Exercise requirements -
Give an exact copy of the lines from the beginning of the listing below to the "genus: Martes" line, inclusive.

Data for this task -
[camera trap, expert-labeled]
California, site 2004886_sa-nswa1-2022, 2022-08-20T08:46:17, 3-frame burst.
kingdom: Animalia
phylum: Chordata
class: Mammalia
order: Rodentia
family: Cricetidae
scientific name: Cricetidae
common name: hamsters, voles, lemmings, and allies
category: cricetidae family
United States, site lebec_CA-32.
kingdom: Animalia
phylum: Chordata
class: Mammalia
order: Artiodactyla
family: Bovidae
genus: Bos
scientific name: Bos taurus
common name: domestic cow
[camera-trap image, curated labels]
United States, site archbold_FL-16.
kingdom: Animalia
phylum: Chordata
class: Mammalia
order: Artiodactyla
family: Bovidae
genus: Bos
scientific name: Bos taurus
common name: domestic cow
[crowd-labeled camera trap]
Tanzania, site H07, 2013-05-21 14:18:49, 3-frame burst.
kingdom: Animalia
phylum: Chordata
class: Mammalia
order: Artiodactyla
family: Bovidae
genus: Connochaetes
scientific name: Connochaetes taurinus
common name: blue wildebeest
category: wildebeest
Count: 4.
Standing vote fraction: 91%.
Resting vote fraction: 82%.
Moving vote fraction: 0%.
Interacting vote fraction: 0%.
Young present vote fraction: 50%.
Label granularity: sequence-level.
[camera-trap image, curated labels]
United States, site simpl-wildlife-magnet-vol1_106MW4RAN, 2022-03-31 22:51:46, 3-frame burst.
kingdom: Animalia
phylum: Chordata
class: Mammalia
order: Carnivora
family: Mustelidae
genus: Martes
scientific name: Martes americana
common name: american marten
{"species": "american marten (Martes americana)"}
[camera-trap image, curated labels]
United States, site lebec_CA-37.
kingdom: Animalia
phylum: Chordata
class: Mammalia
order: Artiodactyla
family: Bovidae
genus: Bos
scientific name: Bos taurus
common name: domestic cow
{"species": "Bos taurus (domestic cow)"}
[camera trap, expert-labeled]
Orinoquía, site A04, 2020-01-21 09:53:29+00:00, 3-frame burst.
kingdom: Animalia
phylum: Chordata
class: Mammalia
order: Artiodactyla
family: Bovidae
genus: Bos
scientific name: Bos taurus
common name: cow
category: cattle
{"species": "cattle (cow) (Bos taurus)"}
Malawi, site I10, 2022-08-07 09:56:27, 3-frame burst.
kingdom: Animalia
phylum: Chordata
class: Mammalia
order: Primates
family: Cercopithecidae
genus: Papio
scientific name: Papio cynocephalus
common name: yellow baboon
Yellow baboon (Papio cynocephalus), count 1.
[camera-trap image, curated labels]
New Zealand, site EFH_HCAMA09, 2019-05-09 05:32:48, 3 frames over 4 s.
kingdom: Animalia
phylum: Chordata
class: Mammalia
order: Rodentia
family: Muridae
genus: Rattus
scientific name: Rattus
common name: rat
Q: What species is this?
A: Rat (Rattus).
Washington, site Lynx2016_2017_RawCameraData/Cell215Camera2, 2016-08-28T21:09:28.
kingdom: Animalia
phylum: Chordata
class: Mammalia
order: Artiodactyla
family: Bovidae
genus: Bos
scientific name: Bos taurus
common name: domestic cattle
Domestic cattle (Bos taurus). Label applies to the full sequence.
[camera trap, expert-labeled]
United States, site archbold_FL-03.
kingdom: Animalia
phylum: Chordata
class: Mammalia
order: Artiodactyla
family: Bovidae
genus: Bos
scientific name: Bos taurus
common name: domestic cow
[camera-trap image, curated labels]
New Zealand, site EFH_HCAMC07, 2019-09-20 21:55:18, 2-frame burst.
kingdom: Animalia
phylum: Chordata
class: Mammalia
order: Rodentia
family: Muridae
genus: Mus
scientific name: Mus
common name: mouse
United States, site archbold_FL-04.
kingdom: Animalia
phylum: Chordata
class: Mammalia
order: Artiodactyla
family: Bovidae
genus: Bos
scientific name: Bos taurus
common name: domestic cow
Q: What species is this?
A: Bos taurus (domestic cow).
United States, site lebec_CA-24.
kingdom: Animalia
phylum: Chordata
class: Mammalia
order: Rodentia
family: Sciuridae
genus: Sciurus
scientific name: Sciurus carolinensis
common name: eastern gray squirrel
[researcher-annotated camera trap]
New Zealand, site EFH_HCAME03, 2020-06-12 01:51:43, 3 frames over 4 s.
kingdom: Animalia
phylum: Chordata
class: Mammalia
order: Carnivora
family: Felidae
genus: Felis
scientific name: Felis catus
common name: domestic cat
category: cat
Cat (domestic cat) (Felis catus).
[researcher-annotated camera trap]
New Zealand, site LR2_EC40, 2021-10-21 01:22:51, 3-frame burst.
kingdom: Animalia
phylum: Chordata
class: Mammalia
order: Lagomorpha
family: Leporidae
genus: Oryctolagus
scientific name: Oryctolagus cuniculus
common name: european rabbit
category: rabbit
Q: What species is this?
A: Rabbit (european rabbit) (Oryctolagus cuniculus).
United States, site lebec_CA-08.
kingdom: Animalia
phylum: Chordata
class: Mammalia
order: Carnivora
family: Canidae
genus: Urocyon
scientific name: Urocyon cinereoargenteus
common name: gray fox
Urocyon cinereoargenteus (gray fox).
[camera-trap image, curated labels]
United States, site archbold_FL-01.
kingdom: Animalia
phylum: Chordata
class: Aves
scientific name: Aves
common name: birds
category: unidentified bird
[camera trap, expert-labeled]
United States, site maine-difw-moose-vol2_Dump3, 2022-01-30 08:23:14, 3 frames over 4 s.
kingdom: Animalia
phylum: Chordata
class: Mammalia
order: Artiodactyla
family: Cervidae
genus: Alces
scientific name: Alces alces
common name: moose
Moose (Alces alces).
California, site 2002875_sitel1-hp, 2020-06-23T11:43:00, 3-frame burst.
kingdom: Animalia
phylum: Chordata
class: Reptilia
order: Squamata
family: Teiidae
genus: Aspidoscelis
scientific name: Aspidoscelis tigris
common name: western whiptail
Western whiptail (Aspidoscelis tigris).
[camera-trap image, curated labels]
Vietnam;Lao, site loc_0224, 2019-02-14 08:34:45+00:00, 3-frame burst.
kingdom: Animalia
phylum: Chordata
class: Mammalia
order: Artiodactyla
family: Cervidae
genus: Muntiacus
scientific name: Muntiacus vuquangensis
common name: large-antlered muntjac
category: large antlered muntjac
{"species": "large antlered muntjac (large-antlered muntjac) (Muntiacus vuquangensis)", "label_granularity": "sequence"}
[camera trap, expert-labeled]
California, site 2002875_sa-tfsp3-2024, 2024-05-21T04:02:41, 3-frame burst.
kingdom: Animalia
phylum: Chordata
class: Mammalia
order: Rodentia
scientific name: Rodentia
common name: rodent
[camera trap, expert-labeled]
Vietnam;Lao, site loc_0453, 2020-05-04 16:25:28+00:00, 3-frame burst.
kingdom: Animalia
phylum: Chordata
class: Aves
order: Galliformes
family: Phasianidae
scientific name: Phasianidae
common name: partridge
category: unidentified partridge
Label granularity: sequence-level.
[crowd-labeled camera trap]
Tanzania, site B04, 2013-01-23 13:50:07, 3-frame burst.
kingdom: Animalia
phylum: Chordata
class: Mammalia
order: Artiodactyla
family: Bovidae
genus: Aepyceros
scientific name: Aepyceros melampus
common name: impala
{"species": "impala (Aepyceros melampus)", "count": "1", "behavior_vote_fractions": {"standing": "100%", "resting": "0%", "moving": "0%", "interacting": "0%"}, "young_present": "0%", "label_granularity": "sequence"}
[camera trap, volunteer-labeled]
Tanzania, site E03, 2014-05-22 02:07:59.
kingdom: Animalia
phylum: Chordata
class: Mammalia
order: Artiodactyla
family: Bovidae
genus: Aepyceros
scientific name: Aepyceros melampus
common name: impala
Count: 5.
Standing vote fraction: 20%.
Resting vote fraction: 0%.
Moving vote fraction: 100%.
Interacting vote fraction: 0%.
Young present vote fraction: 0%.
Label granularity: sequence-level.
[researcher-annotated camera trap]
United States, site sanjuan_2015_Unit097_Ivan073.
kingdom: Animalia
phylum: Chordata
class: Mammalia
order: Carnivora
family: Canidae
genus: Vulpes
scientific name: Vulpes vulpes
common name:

Output -
[camera trap, expert-labeled]
California, site 2004886_sa-nswa1-2022, 2022-08-20T08:46:17, 3-frame burst.
kingdom: Animalia
phylum: Chordata
class: Mammalia
order: Rodentia
family: Cricetidae
scientific name: Cricetidae
common name: hamsters, voles, lemmings, and allies
category: cricetidae family
United States, site lebec_CA-32.
kingdom: Animalia
phylum: Chordata
class: Mammalia
order: Artiodactyla
family: Bovidae
genus: Bos
scientific name: Bos taurus
common name: domestic cow
[camera-trap image, curated labels]
United States, site archbold_FL-16.
kingdom: Animalia
phylum: Chordata
class: Mammalia
order: Artiodactyla
family: Bovidae
genus: Bos
scientific name: Bos taurus
common name: domestic cow
[crowd-labeled camera trap]
Tanzania, site H07, 2013-05-21 14:18:49, 3-frame burst.
kingdom: Animalia
phylum: Chordata
class: Mammalia
order: Artiodactyla
family: Bovidae
genus: Connochaetes
scientific name: Connochaetes taurinus
common name: blue wildebeest
category: wildebeest
Count: 4.
Standing vote fraction: 91%.
Resting vote fraction: 82%.
Moving vote fraction: 0%.
Interacting vote fraction: 0%.
Young present vote fraction: 50%.
Label granularity: sequence-level.
[camera-trap image, curated labels]
United States, site simpl-wildlife-magnet-vol1_106MW4RAN, 2022-03-31 22:51:46, 3-frame burst.
kingdom: Animalia
phylum: Chordata
class: Mammalia
order: Carnivora
family: Mustelidae
genus: Martes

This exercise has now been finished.